- Task description -
Count the lines of the entries below that contain the string "Poison", matching case exactly. Reply with the number only.

- Data listing -
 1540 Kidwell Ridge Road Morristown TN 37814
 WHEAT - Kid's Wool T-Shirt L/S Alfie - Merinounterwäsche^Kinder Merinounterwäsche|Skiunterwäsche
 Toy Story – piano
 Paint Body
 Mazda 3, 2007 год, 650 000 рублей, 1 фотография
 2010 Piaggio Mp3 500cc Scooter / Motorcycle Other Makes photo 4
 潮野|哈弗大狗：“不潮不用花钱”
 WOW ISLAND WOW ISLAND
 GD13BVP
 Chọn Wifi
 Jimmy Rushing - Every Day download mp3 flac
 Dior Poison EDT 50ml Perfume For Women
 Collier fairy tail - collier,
---
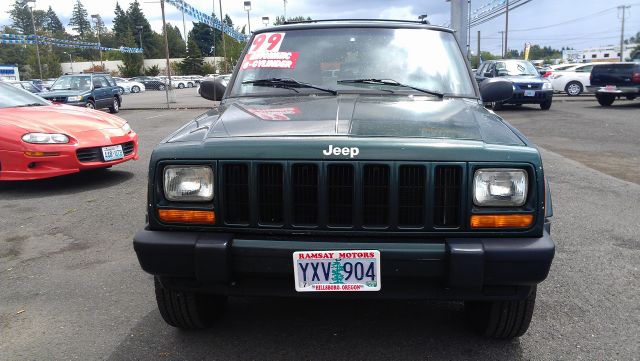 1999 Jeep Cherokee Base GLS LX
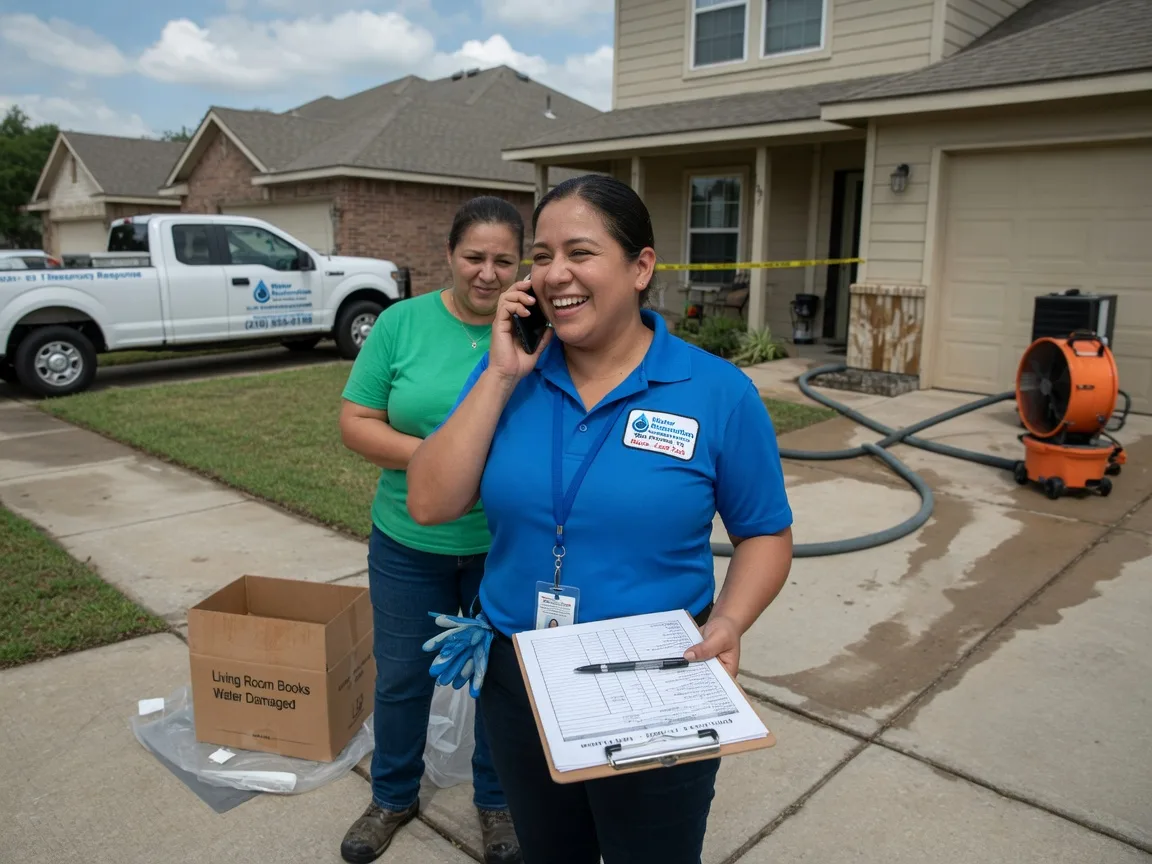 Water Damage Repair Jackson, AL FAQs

- Solution to the problem -
1